At the most basic level, owners might struggle to get agreement and payment for roof repairs. Some social landlords are selectively selling flats where they are the minority owner in a stair and struggle to meet the Scottish Housing Quality Standard (SHQS), as they can’t get consent to improvements from other owners.

I recently attended a meeting, chaired by Euan Leitch, Director of the Built Environment Forum for Scotland (BEFS), that brought together organisations with an interest in this growing problem. There was wide agreement on the serious extent of the problem, and the fact that it is growing, however, a range of potential solutions was offered.

RICS has developed proposals for a five yearly Tenement Health Check.
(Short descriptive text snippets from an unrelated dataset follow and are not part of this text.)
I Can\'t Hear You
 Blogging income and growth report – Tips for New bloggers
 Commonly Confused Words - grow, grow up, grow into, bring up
RICS notes that “poor maintenance of buildings in common ownership is prevalent throughout Scotland” and call for government action to prevent further decline and deterioration. The scale of the problem is potentially huge – just under a quarter of our homes are tenement flats, with 218,000 pre-1919 stone tenements.

The proposed five yearly survey would focus on the condition of common parts and identify defects – this would provide a basis for identifying and agreeing common repairs and would, crucially, allow prospective purchasers to be aware of outstanding repairs that they would have to fund.
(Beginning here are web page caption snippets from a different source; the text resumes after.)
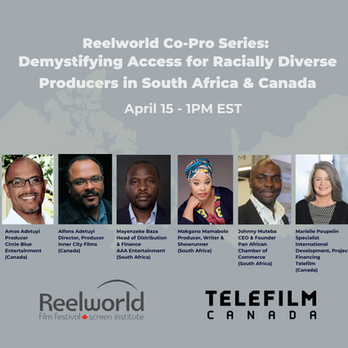 Reelworld Co-Pro Series: Demystifiyng Access For racialiy Diverse Producers in Sout Africa & Canada (April 15, 2021)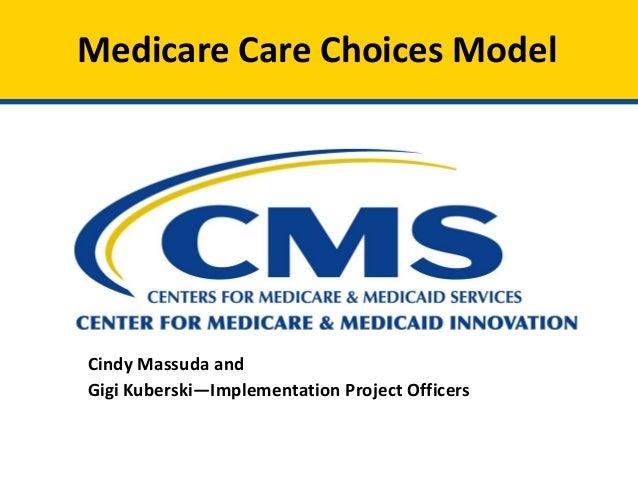 Medicare Care Choices Model Cindy Massuda and Gigi Kuberski—Implementation Project Officers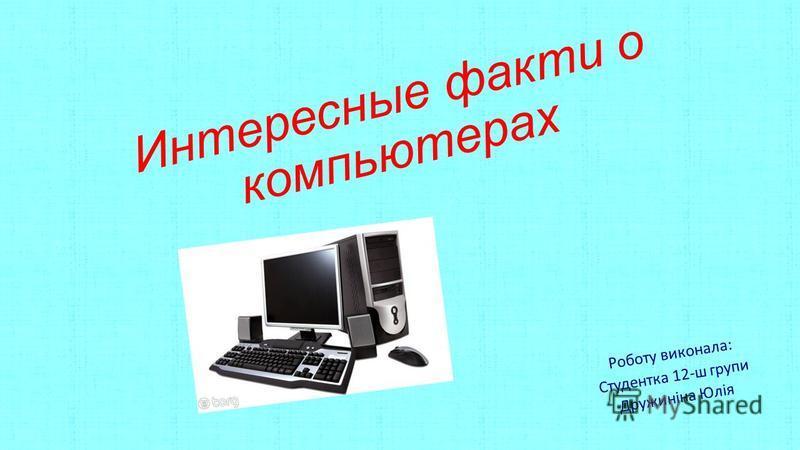 Интересные факты о компьютерах Роботу виконала: Студентка 12-ш групи Дружиніна Юлія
The authors of Under One Roof, the New Tenement Handbook, propose an additional measure – a requirement for tenement owners to pay into a sinking fund for major repairs –  just as housing associations make provisions for future major repairs. They cite a new law introduced in Ireland as a potential model for Scotland.  

My own preference would be for the Scottish Government to introduce a Common Housing Quality Standard (CHQS), similar to the SHQS, that covers all tenures. Some initial work was undertaken on a possible standard a couple of years ago, but there continues to be a sense that governments are nervous about regulating the owner occupied sector.

I strongly believe that the time is now right to develop a common standard. It would provide a tool to deal with some significant issues:

  • increasing energy efficiency to tackle fuel poverty and meet our ambitious climate change targets
  • maintaining the homes that many of us live in and preventing disrepair
  • protecting owners’ assets
  • protecting our built heritage
  • promoting safe, secure buildings free from damp
  • creating jobs and investment   

So what next? RICS is actively promoting its proposals to politicians and will hold a parliamentary event later this year. A Scottish Government consultation on fire safety in flats, following the dreadful Grenfell tragedy, is expected in September. This may provide a focus for wider issues of safety and disrepair. 

Clearly, this isn’t an issue that is about to go away. Housing associations were at the forefront of work to rehabilitate and improve our tenements in the 70s and 80s, let’s not see that great work go to waste.